#### [To do]
Continue the blog comment thread below about helping an elderly veteran neighbor, picking up after its last line.

#### [Text shown]
Start of Block
I know what you mean. I firmly believe in random acts of kindness, but WHY do I attract the people who think it's a lifelong commitment?
I think printing him a list of resources is a great idea. Include a list of Veteran's Groups and sr. citizen activities in your area. I'm sure he's lonely and would benefit from socializing with his peers.

6:32 PM  
Blogger Notta Wallflower said...

TSHS - Luckily, there are some other elderly people at our complex - one man who lives close to us who is also a disabled veteran. I know he talks to him because I see them outside chatting. Hopefully I can find some good resources for him.

6:36 PM  
Blogger Laura said...

That's really weird that Safeway requires internet for delivery there. The Safeway-owned stores here will let you leave your groceries at the store and they deliver them to you.

Transportation is difficult. Does the service require you not be physically able to drive?

Does the other vet have a car?

Well, good luck.
End of Block
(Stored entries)
Start of Block
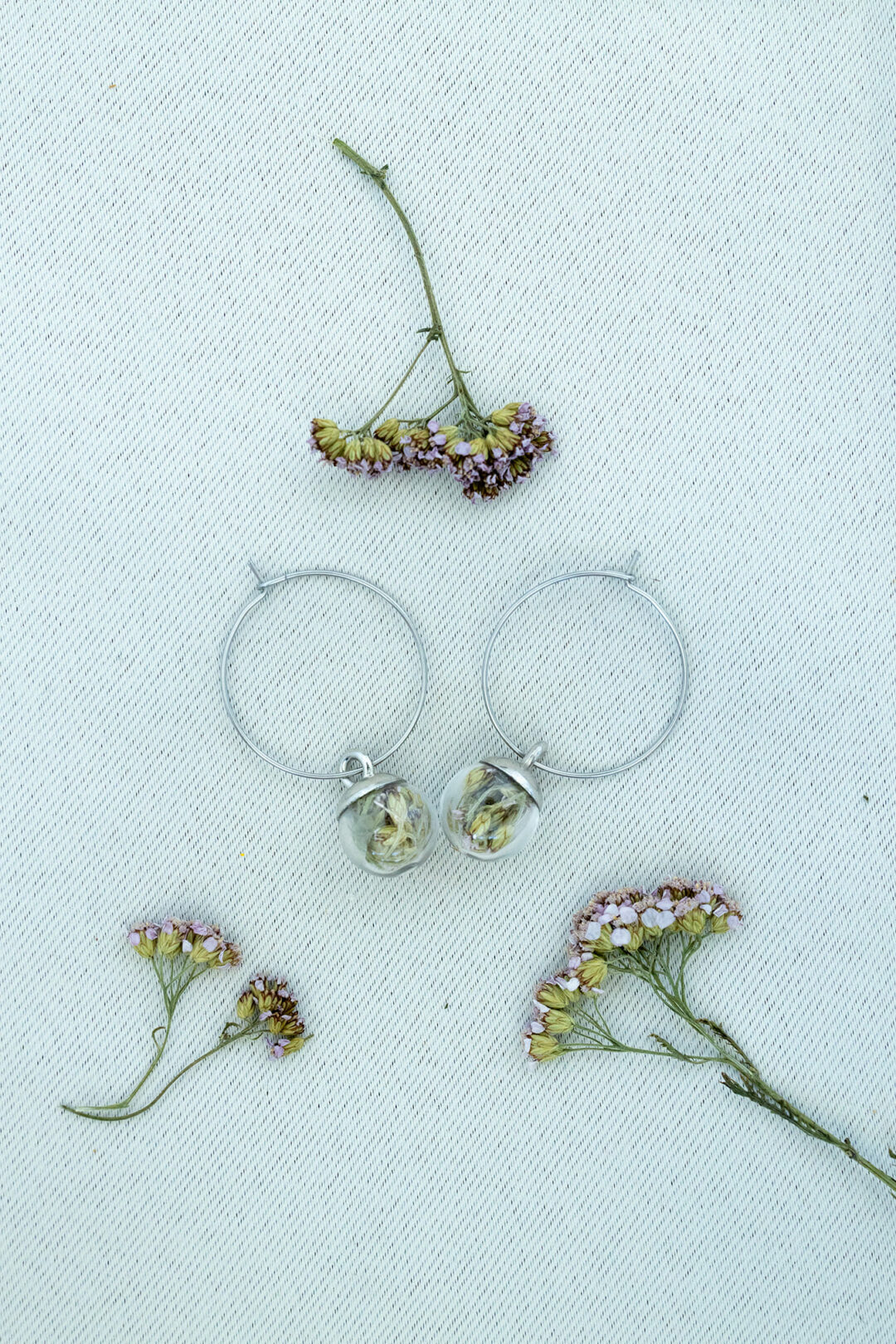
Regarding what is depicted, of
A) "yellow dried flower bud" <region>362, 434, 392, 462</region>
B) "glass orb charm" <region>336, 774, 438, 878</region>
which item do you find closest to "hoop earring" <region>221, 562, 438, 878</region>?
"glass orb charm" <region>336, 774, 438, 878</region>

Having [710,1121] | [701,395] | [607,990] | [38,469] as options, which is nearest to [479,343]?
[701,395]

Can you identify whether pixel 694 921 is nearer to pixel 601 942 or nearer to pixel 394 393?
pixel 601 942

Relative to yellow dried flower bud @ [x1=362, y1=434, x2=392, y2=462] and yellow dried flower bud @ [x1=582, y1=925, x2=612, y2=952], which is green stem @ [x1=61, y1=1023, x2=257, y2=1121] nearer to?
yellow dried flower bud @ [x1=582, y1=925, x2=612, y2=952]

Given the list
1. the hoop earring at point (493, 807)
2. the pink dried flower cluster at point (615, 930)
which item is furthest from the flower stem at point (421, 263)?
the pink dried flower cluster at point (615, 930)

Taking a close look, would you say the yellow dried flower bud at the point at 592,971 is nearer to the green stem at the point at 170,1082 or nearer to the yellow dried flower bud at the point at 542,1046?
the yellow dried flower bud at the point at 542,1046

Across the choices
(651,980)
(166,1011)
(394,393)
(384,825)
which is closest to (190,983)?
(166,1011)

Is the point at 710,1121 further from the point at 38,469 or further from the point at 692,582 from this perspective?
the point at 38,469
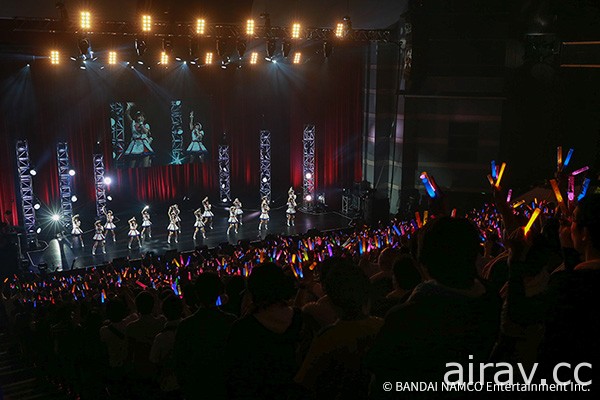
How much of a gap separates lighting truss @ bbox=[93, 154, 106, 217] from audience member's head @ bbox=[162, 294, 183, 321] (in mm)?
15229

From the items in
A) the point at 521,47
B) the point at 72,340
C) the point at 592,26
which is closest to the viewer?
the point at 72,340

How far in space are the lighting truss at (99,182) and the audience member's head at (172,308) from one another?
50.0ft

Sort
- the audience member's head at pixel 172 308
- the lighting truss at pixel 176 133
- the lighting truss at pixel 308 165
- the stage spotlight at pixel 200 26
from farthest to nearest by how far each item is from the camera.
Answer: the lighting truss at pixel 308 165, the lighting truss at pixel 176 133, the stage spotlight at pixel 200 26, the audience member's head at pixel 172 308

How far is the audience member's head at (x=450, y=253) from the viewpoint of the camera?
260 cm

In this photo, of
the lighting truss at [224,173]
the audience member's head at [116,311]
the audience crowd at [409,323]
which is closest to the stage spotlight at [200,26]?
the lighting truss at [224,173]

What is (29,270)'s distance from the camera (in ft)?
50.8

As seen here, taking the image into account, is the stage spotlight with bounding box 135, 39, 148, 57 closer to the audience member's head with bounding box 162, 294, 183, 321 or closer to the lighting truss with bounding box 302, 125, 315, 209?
End of Block
#### [Response to the exercise]
5:07 AM  
Blogger United We Lay said...

Hang in there. I try to help people as much as possible. The trick is to not have any expectations ever, of what it will do for them or what it will do for you. Do it because it's right.

6:20 AM  
Blogger Notta Wallflower said...

Laura - I should give them a call and at least see what the options are. I think that, to access Outreach, you have to not be able to drive at all. Thanks for the ideas, though. :-)

United - I know, I helped this man because I wanted to. I think my difficulty is in dealing with others' expectations. That's where the guilt comes in.

6:46 AM  
Blogger Great White Bear, said...

I tend to agree with Laura. Bob is probably in as much of need of company as money.

Most communities of decent size have sevices for seniors and disabled that include some sort of dial a ride program.

Besides helping him get the social services he needs, perhaps the best thing you could do for him is take him to breakfast or lunch occasionally. It sounds like he is kinda lonely.

Besides, just think what it would do for his reputation to be seen in public with an attractive young woman!

8:45 AM  
Blogger Purring said...

I agree...it's very important to help BUT, on your own terms and there is nothing wrong with that. Certain people will take advantage if they see a kind soul.

12:58 PM  
Blogger Notta Wallflower said...

GWB - The problem is that we're in the San Jose area, but in a little suburb of about 100K people. I'm in the process of digging up some resources - hopefully I'll come up with something that helps. :-)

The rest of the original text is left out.